● PASSAGE PROVIDED:
=-=-=

Percy was probably the least anger inducing of the three, even though his character is kind of a jerk. He constantly uses Timmy, who is supposed to be his best friend, and oftentimes neglects Kayla, who is his daughter. Maybe I just tolerated him like I did because the actor talked really fast and mumbled a lot, and I couldn’t hear half of what he was saying. 

Timmy as a character is fine; he’s kind, hardworking, and thoughtful, but his joke deliveries are oftentimes stomach churning, which again, I find interesting considering I am familiar with this actor and have seen him in other things where I thought he did perfectly fine. It’s infuriating towards the end of the season to watch him drag himself down by his attraction to Eliza, often sabotaging himself and either his personal or business successes for her, when she doesn’t deserve it at all. That brings me to Eliza herself, the worst character on the show, and really, maybe the worst part of the show altogether. 

Eliza’s character is a horrible person; she thinks that she is leaps and bounds ahead of her Blockbuster co-workers because she spent a singular semester at Harvard. She repeatedly puts the store down and talks about better things she could be doing than working there. In one episode, she goes on an interview for a different job, where it is eventually revealed that, after failing to get an offer, she begged them to hire her and bad-mouthed the store in the process. However, when she returns to the store, she tells the other employees that she actually was offered the job and turned it down, claiming that she plays such a vital role in the store’s survival that she couldn’t possibly leave. Beyond her horrible sense of morals and self praise, her joke deliveries are by far the most painful of anyone’s, which I don’t understand because she was on “Brooklyn Nine-Nine;” although I’ve never seen it myself, I’ve always heard good things about it. 

Beyond being unfunny, the characters are also incredibly flat and one dimensional. They all have a “thing” that they cling onto for dear life that entirely defines them. Timmy is scarred by his parents divorce, Hannah is cheap, Carlos is a child of immigrants, etc. Essentially every move these characters make is motivated by a singular trait. They have as much depth as an inflatable kiddie pool.

=-=-=

● RECORD EXCERPTS:
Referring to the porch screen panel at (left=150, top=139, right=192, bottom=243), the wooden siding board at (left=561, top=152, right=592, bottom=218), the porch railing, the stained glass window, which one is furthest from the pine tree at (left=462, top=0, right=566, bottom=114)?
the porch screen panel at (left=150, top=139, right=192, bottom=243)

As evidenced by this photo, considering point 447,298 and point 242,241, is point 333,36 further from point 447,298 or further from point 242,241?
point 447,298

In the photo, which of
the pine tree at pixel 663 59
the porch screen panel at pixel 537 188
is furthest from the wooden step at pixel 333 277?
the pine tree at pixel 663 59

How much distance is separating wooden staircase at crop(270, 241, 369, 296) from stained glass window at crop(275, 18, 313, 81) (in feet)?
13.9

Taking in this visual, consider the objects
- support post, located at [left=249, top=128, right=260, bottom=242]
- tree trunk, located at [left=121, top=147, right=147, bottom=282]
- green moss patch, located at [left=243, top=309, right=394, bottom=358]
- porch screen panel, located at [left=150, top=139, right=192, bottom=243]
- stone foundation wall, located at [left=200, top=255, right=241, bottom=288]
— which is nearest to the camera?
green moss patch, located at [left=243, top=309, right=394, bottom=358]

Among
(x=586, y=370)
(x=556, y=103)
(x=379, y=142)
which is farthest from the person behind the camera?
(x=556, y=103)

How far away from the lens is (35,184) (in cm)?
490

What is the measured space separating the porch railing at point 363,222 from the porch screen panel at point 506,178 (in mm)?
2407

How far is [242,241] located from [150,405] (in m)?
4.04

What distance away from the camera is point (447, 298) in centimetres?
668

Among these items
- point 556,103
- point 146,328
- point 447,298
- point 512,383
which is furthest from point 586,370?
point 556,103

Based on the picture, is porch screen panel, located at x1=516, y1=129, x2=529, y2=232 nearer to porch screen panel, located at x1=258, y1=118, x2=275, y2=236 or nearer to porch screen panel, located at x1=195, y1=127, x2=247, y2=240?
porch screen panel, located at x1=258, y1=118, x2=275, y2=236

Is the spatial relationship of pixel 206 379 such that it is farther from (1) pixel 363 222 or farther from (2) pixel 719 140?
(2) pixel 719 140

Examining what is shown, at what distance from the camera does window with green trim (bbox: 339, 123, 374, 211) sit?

=-=-=

● YOUR TASK: Extend the review of the Blockbuster sitcom's characters, picking up right after its last sentence.

● RESULT:
As for the “comedy” that everyone fails so miserably at, it usually falls into one of two camps, being either a pop culture reference or “isn’t this situation so wacky and ridiculous?!”. Both are as insufferable and bottom of the barrel as they come. Even without the poor deliveries, I don’t think any of the jokes would go very far. 

All of that aside, the biggest crime this show commits is against the Blockbuster name. They treat this as if it’s supposed to be some kind of love letter, when in reality, it completely misses the mark on what made the store special and why people look back on it so fondly. The show tries to shoehorn in this post Covid message about togetherness and the irreplaceable experience of being face to face, but it’s so shallow and on the nose that it lacks any sincerity or real meaning. They claim to know what made Blockbuster special, but they fail to capture it at all. The show makes it into a joke while trying to insist that it isn’t one, and that it should be recognized for its special qualities. It often tries to venture beyond the rose tinted view of the enterprise and paint it as something that it never was; Blockbuster was not a “gathering place;” it didn’t bring anyone together. It was just a cool store to stop into and browse for DVDs or games. The show is so hyper concentrated on hitting the right mark that it misses it completely. 

I would not recommend “Blockbuster” to anyone. Anyone. It fails horribly on all fronts. There are much better office comedies out there, like “Superstore” that I mentioned previously, or of course, “The Office.” I’ve never watched “The Office” and yet I still feel more confident recommending it, as there’s no way it’s worse than this.